Inviscid Wind-Turbine Analysis Using Distributed Vorticity Elements

Open Access
Basom, Blair J.
Graduate Program:
Aerospace Engineering
Master of Science
Document Type:
Master Thesis
Date of Defense:
Committee Members:
  • Mark David Maughmer, Thesis Advisor
  • wind turbine
  • horizontal axis
  • vortex lattice
  • wake modeling
  • relaxed wake
  • inviscid analysis
  • prescribed wake
  • Goldstein rotor
With the recent push for green energy technologies by governments around the world, interest in wind energy has skyrocketed. From 2006 to 2009 worldwide wind power production has doubled. To continue the pace of wind-turbine innovation, more advanced design and analysis methods are needed. The primary tool currently used for wind-turbine design is the blade element momentum method, which lacks a detailed wake model and relies on an assumption of non-interacting streamtubes. These simplifications limit the designer’s ability to tailor the blade shape to minimize the induced power loss of the rotor. Improved prediction of the induced velocity distribution on the blades can be achieved through the use of potential flow models.
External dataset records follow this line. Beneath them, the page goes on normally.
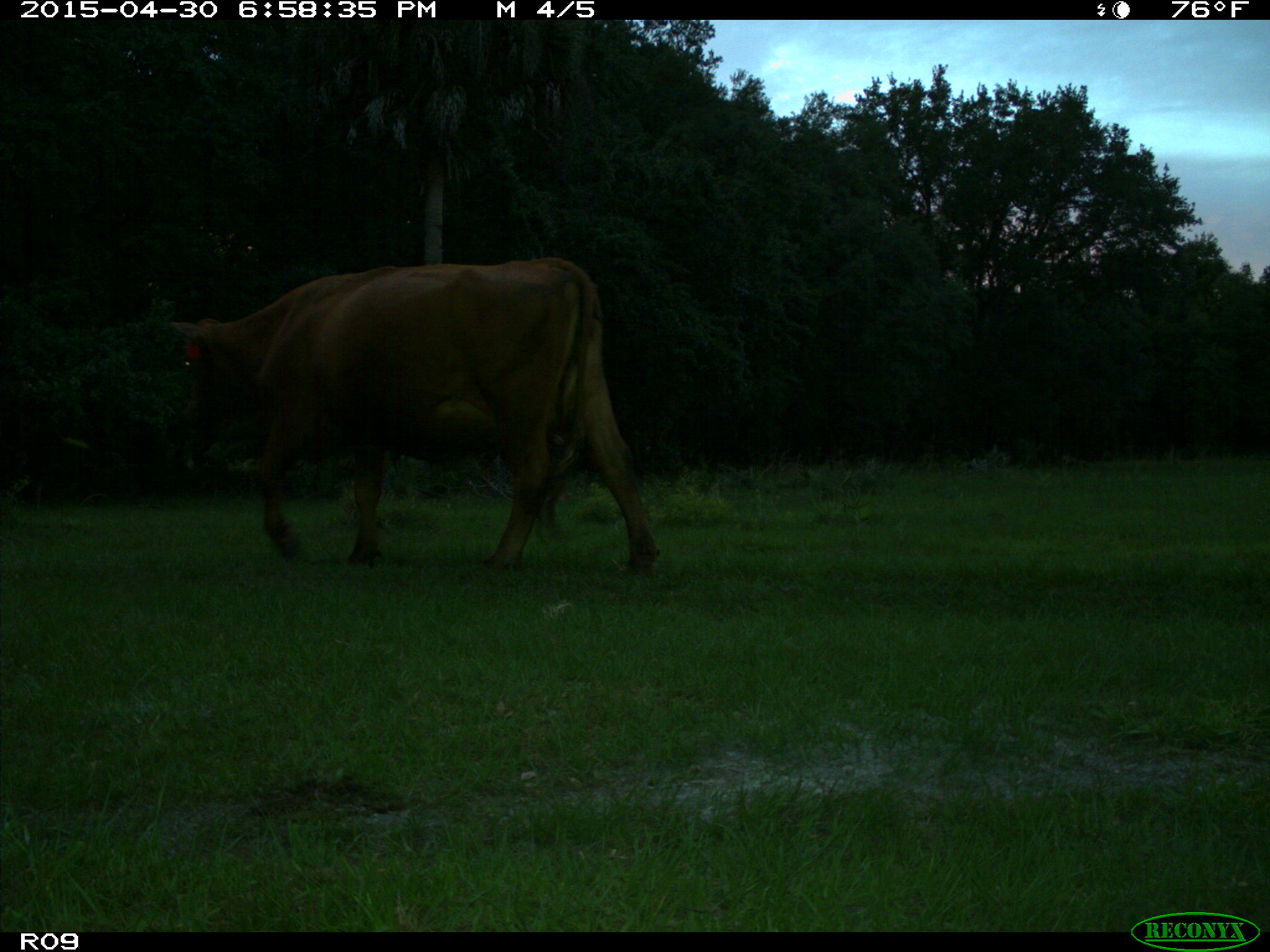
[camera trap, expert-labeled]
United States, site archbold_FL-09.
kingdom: Animalia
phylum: Chordata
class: Mammalia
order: Artiodactyla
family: Bovidae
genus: Bos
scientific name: Bos taurus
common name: domestic cow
This thesis presents the implementation of one such model featuring the use of distributed vorticity elements. Distributed vorticity elements are quadrilateral elements with vortex filaments of equal and opposite strength along their leading and trailing edges connected by a sheet of distributed vorticity. The circulation of the filaments varies quadratically with the local spanwise coordinate, while the strength of the sheet varies linearly. Both the rotor and its wake are paneled using these elements. Because the wake has a strong influence on the flow at the rotor, the accurate prediction of its geometry is highly important. To this end a force-free relaxed wake model is presented, as well as fixed wake and hybrid wake models that are less numerically intensive than the relaxed wake model. Comparison is made to Goldstein’s theoretical solution for the ideal lightly-loaded rotor, as well as to the blade element momentum method.